Predicate
I remember my dad telling me That, when he was a kid he told himself, "The girl I'm going to marry Is somewhere out there in the world right now Living her life, and we're both just waiting For the day our lives intersect."
Mom laughed. "How did you know she had already been born? You could have fallen in love with A much younger woman."
My dad is a couple years older than my mom. He repeated two grades. He says, He was waiting for her.
(I remember I used to cry when my parents fought Because I didn't yet know the only people worth fighting with Are the ones you care about, and the trick is figuring out How to do it and still love each other afterwards)
Was my father always this confident? Was my mother always this patient? I wonder how much they've changed Each other, grown together, What they would have been without each other.
My father grew up in Kowloon. My mother rarely left the island. How strange to finally meet Speaking Cantonese in Canada…
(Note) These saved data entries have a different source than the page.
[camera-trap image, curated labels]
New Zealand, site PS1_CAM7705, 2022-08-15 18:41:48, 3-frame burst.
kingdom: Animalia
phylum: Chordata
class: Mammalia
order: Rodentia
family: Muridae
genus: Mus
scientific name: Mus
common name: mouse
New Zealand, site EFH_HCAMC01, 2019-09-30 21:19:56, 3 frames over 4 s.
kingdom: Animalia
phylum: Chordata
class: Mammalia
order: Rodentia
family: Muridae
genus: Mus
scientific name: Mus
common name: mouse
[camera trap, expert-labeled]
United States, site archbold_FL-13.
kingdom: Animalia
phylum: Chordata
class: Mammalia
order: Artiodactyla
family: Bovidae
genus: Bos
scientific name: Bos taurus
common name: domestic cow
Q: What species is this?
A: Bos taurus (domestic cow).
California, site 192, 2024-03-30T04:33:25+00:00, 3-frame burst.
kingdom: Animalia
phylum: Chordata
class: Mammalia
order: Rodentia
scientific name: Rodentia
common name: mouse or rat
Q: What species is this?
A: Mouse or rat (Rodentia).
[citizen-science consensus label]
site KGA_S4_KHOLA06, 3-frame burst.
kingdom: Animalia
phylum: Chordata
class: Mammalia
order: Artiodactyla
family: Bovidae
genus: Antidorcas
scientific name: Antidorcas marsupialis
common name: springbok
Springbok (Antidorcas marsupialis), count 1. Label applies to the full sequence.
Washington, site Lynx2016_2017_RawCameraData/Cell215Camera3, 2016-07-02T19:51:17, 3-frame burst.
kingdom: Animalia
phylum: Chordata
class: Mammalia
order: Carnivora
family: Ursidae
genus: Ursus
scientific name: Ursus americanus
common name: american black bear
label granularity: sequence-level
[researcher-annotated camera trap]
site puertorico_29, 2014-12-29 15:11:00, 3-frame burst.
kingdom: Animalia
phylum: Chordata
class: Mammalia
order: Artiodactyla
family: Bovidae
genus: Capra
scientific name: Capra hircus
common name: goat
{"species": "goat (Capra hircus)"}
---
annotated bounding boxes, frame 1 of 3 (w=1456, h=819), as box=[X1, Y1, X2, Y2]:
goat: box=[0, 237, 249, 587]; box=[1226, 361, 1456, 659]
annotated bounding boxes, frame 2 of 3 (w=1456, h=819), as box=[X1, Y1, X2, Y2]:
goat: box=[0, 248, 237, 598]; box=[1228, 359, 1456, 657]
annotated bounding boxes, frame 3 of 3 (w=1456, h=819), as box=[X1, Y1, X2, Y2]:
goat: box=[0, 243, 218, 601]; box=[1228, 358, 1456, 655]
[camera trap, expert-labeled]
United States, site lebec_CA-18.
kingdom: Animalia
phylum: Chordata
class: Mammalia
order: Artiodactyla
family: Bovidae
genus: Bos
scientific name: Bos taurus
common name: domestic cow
I'm sitting alone in my room as I write this, singing to myself under my breath, inhaling softly while thinking about the shape of my mouth. A mouth is functional because it is empty, it produces meaning out of absence. A mouth speaks for the stomach, it speaks for the lungs. A mouth that is full is useless until what it holds is either swallowed or spoken. It’s why I enjoy going to the dentist, and why some people fear it. It’s a strangely intimate moment. Your dentist knows more about the inside of your mouth and the contours of your teeth than anyone else in the world, maybe even yourself.
It's probably for the best if I never meet the love of my life, Because my greatest talent is disappointment. The only thing left to know is whether I'll be disappointed, or if they will.
When I'm afraid enough to feel sick, My hair falls out, an auto-immune reminder Of my mind in disarray. Someday, I'll have no hair, Just like the present king of France, Or the person whose heart flutters When they hear the sound of my voice.